German grammarian and lexicographer

Johann Christian August Heyse (21 April 1764 in Nordhausen – 27 June 1829 in Magdeburg) was a German grammarian and lexicographer.
He was the father of philologist Karl Wilhelm Ludwig Heyse (1797–1855), who edited and revised several of the elder Heyse's works.
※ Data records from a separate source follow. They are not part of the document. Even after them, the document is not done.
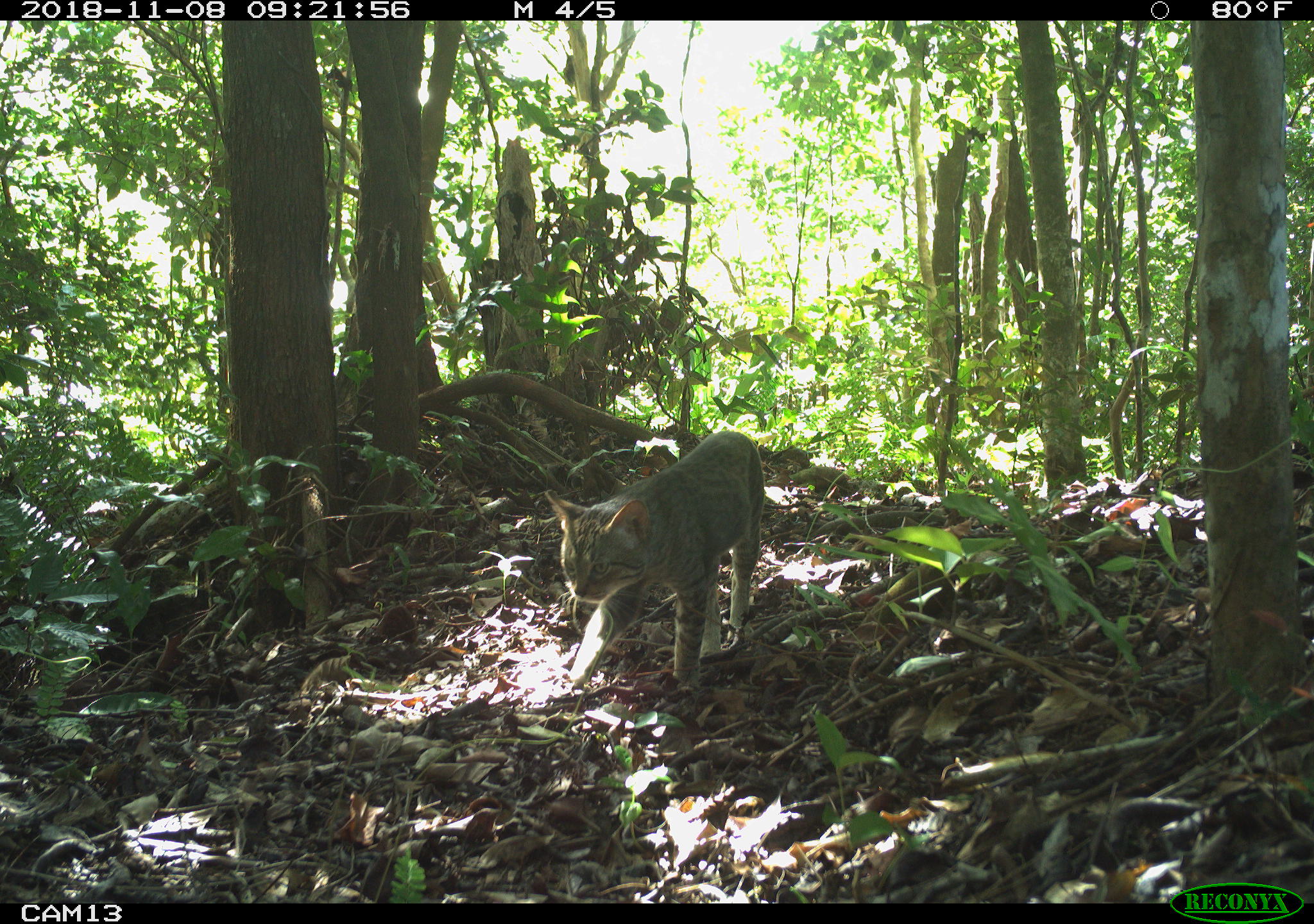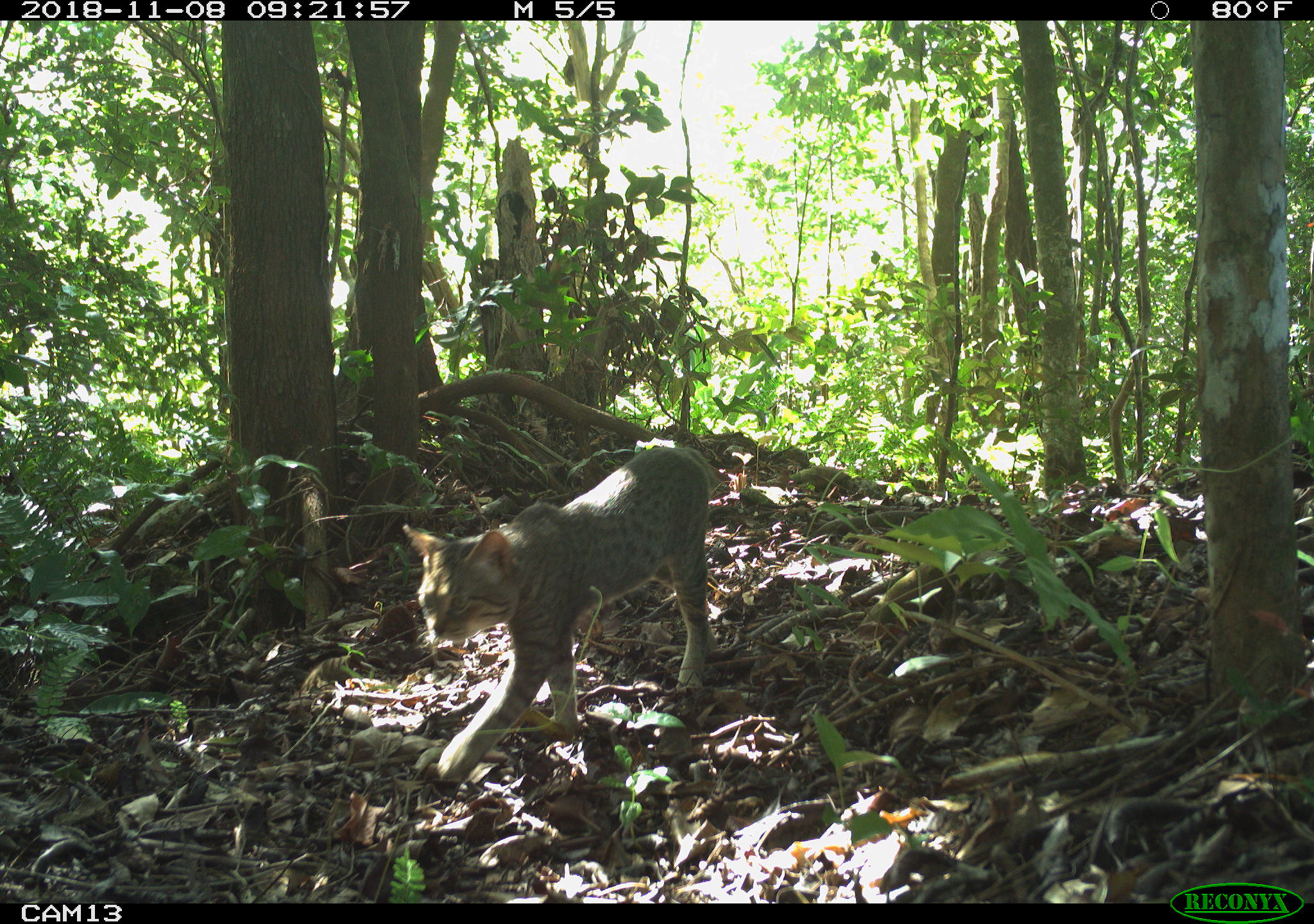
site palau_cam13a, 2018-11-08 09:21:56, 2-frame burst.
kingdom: Animalia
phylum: Chordata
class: Mammalia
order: Carnivora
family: Felidae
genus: Felis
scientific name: Felis catus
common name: cat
Cat (Felis catus).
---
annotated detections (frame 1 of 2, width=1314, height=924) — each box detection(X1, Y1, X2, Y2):
cat: detection(540, 429, 761, 693)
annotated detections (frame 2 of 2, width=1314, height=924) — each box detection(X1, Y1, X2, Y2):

From 1783 to 1786 he received his education at the University of Göttingen. He later was a schoolteacher in Oldenburg (from 1792), an academic rector in Nordhausen (from 1807) and a school director in Magdeburg (from 1819 until his death).

== Selected works ==
He is chiefly known for his work in the field of German school grammar. He wrote:
- "Kleine theoretisch-praktische deutsche Grammatik : ein Auszug aus dem grössern Lehrbuche der deutschen Sprache" (3rd edition 1821).
- "Theoretisch-praktische deutsche grammatik" (4th edition 1827).
- "Leitfaden zum Unterricht in der deutschen Sprache" (twenty-fifth edition, 1885).
- "Deutsche Schulgrammatik", (twenty-sixth edition by Otto Lyon, 1900).
- "Allgemeines verdeutschendes und erklärendes Fremdwörterbuch : mit Bezeichnung der Aussprache und Betonung der Wörter nebst genauer Angabe ihrer Abstammung und Bildung (19th edition by Otto Lyon, 1910).